Required work: Starting at the line that contains "Regarding this scene, what" and continuing to the end of the records, arrange every line as one string in a JSON list, omitting blank lines.

Provided records:

-*-*-

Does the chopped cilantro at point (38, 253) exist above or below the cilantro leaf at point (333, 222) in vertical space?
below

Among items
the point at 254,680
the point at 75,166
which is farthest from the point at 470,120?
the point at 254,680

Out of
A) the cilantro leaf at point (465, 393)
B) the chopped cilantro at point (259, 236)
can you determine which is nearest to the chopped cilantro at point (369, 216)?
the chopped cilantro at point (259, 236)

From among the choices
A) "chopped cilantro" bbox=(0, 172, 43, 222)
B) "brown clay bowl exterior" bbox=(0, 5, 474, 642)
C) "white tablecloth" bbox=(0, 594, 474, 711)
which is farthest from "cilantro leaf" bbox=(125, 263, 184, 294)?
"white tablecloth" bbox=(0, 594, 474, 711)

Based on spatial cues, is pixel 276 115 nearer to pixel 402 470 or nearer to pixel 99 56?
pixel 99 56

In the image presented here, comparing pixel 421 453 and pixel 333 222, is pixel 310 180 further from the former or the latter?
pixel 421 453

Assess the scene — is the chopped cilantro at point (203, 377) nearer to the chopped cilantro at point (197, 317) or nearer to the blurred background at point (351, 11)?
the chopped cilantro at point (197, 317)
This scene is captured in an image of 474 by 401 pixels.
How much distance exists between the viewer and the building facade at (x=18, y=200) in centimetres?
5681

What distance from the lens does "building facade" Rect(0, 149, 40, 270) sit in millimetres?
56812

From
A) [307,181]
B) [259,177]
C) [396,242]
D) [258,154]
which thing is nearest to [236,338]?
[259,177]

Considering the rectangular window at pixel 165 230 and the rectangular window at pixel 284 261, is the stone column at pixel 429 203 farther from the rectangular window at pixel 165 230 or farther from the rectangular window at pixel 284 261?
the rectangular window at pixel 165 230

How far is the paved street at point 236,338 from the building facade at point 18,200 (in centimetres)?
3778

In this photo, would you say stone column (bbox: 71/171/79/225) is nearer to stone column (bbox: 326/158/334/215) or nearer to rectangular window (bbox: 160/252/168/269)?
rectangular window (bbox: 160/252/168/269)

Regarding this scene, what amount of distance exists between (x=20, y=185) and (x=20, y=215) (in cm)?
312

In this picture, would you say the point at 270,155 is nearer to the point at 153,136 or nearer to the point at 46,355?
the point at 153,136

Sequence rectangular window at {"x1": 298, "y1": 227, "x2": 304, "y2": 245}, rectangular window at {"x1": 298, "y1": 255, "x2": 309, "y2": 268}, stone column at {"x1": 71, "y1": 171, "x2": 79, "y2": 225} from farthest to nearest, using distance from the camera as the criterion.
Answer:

-*-*-

The output:
[
  "Regarding this scene, what amount of distance exists between (x=20, y=185) and (x=20, y=215) (in cm)?",
  "312",
  "In this picture, would you say the point at 270,155 is nearer to the point at 153,136 or nearer to the point at 46,355?",
  "the point at 153,136",
  "Sequence rectangular window at {\"x1\": 298, \"y1\": 227, \"x2\": 304, \"y2\": 245}, rectangular window at {\"x1\": 298, \"y1\": 255, \"x2\": 309, \"y2\": 268}, stone column at {\"x1\": 71, \"y1\": 171, \"x2\": 79, \"y2\": 225} from farthest to nearest, using distance from the camera as the criterion.",
  "Answer:"
]